*** Supplied text Section Begins ***

What Is Utopia and Dystopia?
Utopia in its literal form means “no place” (Coates). It was coined in the 16th century by Thomas More, whose intent was to make the term a pun. Phonetically, utopia sounds strikingly similar to eutopia, meaning happy place. With this, More wittily begs the question, can a perfect and happy place exist, or is there truly no place for that in this world (Curtright)? The idea behind the formation of a dystopia expresses the uncertainty in utopian possibilities. Dystopias are formed when striving for societal perfection is cut short. Parable of the Sower is a novel constructed around the interplay of utopia and dystopia. Several references in the text highlight the possibility of both to exist simultaneously, a unique aspect of the novel when compared to other literary works.
In the case of utopic sentiment, the formation of main character Lauren Olamina’s belief system, Earthseed, is a form of utopia. The primary tenet of Earthseed is “God is Change” (Butler 2). This suggests that pain is temporary and that God is plainly change, not a superior being. There is no need to worship God, rather, God is in everyone and everyone has the ability to shape their own future. Thus, those who acknowledge this religion accept the comfort it can bring. Earthseed itself challenges the conventional utopian ideal of a societal organization. Instead of being rooted in an area, the utopia of Earthseed navigates the new public and physical realities of the future. The creation of Earthseed made way for an atypical form of utopia: one that could flourish when faced with limited social, political, and economic conditions. Individuals can find euphoric peace in the Earthseed state of mind, which is a hidden paradise in this futuristic world (Morris).

*** Supplied text Section Ends ***

▶ _Directive_: According to the text on utopia and dystopia, what is the primary tenet of Earthseed?

*** Provided material Section Begins ***

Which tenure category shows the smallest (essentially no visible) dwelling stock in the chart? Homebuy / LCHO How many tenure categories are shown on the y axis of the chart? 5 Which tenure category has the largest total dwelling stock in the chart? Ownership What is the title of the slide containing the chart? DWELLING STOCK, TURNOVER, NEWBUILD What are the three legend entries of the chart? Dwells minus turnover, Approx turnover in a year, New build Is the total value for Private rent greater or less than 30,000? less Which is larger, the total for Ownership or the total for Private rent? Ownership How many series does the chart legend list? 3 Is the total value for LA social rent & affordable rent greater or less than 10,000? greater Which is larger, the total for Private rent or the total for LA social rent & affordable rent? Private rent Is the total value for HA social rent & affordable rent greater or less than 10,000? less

*** Provided material Section Ends ***

▶ _Worked solution_: "God is Change."